Spatial reasoning question data
===============

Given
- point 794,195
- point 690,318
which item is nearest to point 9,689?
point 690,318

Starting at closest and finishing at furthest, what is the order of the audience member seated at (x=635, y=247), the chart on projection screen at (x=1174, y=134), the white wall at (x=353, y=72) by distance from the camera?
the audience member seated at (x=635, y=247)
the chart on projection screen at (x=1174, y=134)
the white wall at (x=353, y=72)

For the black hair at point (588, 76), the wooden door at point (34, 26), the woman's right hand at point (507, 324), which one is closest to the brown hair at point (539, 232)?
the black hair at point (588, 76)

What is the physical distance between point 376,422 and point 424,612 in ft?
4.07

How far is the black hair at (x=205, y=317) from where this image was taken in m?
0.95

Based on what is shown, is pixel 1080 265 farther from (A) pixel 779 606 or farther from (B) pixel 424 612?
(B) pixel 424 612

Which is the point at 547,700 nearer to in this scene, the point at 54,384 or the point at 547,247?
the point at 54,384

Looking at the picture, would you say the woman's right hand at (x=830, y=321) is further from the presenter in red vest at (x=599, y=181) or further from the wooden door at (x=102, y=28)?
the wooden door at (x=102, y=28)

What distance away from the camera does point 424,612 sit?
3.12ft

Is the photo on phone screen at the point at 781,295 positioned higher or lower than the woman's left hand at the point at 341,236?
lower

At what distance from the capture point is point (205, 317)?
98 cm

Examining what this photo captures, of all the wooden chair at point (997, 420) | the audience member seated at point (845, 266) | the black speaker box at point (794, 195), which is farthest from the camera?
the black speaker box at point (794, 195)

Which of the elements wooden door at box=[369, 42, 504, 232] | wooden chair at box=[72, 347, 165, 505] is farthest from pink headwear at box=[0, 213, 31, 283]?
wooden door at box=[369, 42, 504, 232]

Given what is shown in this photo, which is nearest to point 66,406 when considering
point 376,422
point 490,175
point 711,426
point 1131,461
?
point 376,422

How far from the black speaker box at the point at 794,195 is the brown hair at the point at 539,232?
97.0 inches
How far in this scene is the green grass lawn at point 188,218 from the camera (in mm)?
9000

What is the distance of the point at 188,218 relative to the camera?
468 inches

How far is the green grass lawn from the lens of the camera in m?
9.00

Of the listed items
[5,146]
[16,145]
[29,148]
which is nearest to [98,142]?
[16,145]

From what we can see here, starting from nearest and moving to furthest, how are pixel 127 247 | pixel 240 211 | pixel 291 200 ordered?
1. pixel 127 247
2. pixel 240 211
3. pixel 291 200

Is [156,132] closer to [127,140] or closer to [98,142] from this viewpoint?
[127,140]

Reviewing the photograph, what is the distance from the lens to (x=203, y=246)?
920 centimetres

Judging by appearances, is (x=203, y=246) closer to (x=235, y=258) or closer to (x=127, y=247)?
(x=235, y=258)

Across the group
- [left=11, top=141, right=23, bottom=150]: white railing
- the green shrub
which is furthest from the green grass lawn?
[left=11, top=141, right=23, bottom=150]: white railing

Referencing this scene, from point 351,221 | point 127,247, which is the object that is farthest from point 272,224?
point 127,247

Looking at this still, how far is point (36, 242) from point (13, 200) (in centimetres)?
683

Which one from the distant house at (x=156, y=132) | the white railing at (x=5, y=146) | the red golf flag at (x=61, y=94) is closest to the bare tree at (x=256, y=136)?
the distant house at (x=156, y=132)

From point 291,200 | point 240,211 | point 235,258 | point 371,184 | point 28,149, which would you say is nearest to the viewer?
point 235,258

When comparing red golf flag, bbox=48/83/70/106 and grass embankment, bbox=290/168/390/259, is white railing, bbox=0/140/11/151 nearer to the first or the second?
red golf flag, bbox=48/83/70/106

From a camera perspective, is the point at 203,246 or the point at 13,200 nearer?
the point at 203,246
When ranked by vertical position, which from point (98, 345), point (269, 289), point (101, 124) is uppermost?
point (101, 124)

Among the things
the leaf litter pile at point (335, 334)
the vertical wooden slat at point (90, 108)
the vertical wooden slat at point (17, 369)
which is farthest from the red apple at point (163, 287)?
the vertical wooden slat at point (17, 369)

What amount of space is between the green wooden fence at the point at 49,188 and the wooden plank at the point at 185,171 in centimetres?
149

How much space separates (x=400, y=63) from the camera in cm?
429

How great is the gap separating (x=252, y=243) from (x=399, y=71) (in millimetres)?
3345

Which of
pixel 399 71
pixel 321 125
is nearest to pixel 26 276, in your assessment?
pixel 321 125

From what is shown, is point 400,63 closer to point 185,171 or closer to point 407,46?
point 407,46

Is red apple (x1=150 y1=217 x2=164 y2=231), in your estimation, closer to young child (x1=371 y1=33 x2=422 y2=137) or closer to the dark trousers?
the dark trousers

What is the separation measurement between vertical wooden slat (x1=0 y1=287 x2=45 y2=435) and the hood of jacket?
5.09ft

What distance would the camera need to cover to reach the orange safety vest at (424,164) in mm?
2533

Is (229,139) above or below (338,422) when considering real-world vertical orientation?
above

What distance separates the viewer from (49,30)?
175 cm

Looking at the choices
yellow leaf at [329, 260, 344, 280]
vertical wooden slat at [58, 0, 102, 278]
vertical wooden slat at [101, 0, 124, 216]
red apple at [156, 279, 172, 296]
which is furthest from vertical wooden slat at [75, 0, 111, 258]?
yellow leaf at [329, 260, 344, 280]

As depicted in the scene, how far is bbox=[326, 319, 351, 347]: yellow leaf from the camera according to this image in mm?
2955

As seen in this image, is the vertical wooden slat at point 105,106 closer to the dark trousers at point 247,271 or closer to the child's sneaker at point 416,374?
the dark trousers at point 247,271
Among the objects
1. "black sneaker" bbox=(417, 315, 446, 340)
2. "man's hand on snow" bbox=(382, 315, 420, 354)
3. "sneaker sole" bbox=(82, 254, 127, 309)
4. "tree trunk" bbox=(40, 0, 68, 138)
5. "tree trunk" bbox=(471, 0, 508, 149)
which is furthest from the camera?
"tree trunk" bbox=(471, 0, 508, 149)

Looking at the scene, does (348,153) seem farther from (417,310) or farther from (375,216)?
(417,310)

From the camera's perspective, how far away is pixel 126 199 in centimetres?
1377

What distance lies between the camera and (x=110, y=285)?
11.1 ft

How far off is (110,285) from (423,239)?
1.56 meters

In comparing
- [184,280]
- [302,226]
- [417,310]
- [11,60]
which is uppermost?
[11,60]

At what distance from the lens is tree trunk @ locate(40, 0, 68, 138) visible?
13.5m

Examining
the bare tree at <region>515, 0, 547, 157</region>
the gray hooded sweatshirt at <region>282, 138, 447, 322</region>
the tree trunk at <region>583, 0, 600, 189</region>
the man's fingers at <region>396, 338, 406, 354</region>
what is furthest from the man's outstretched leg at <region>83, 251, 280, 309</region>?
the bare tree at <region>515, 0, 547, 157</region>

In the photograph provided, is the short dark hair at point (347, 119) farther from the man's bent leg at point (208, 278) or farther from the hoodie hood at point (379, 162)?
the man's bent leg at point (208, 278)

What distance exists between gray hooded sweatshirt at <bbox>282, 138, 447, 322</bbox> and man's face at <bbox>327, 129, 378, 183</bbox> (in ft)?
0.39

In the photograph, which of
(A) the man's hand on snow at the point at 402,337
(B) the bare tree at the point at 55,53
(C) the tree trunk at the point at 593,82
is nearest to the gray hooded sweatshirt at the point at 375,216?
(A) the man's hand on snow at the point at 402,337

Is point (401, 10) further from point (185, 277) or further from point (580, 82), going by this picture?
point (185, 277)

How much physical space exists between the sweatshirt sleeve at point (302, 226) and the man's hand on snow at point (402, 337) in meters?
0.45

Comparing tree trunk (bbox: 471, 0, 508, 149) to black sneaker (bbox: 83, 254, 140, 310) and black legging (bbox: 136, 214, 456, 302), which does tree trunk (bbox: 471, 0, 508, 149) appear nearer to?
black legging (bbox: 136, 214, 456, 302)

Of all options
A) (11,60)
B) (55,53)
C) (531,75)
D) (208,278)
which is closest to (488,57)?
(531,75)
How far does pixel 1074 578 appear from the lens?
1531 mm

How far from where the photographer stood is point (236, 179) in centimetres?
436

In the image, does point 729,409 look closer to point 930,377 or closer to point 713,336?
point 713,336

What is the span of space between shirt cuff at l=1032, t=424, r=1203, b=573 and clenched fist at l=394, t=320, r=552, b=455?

===============

# EXERCISE GOAL
Can you write out everything from the line containing "Comparing tree trunk" down to the end of the data again, with "tree trunk" swapped for "tree stump" and nothing else changed?

# FINISHED TASK
Comparing tree stump (bbox: 471, 0, 508, 149) to black sneaker (bbox: 83, 254, 140, 310) and black legging (bbox: 136, 214, 456, 302), which does tree stump (bbox: 471, 0, 508, 149) appear nearer to?
black legging (bbox: 136, 214, 456, 302)

Of all options
A) (11,60)
B) (55,53)
C) (531,75)
D) (208,278)
which is closest to (488,57)?
(531,75)
How far does pixel 1074 578 appear from the lens?
1531 mm

How far from where the photographer stood is point (236, 179) in centimetres?
436

In the image, does point 729,409 look closer to point 930,377 or closer to point 713,336?
point 713,336

What is the span of space between shirt cuff at l=1032, t=424, r=1203, b=573 and clenched fist at l=394, t=320, r=552, b=455?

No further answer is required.